• **DATA EXTRACT**:
+ + + +

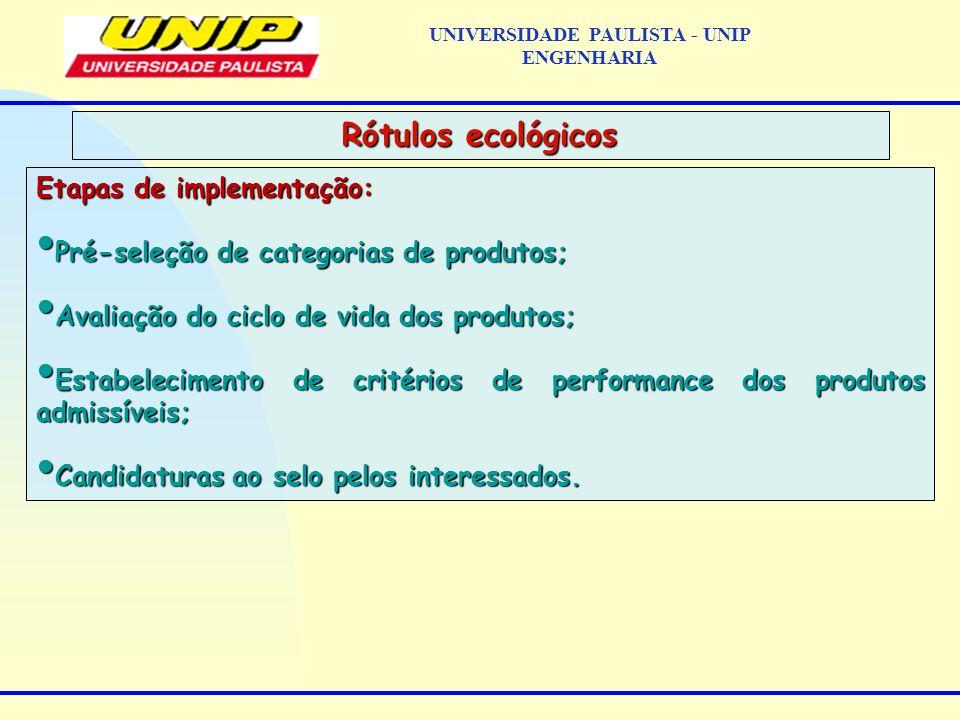 Etapas de implementação: Pré-seleção de categorias de produtos; Pré-seleção de categorias de produtos; Avaliação do ciclo de vida dos produtos; Avalia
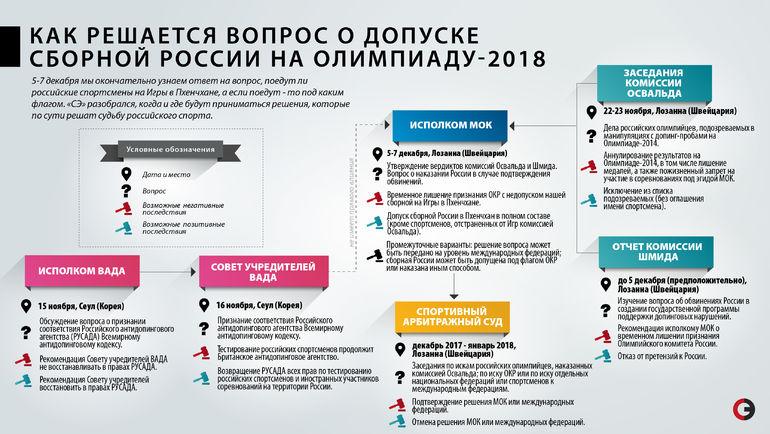 """Как России попасть на Игры-2018? Фото """"СЭ"""""""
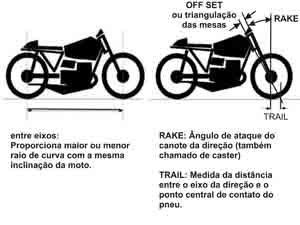 Foto: Entre eixos, Rake e Trail - Bitenca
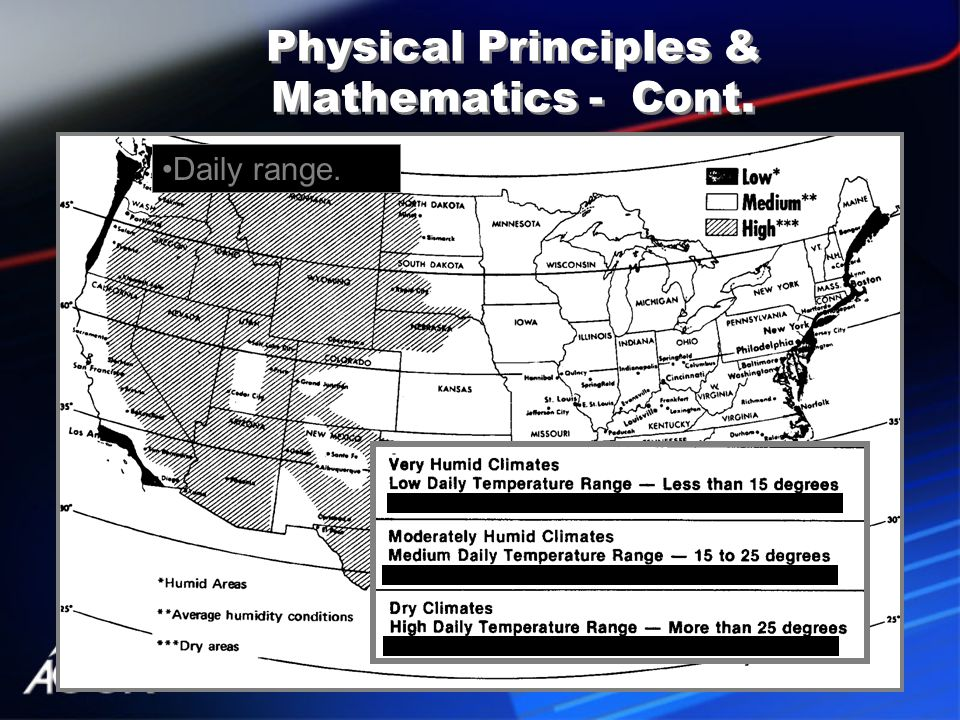 Daily range. Physical Principles & Mathematics - Cont.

+ + + +

• **WHAT IS BEING ASKED**:
Once the pictures are set aside, please output all the data word for word.

• **PROBLEM SOLUTION**:
 Etapas de implementação: Pré-seleção de categorias de produtos; Pré-seleção de categorias de produtos; Avaliação do ciclo de vida dos produtos; Avalia
 """Как России попасть на Игры-2018? Фото """"СЭ"""""""
 Foto: Entre eixos, Rake e Trail - Bitenca
 Daily range. Physical Principles & Mathematics - Cont.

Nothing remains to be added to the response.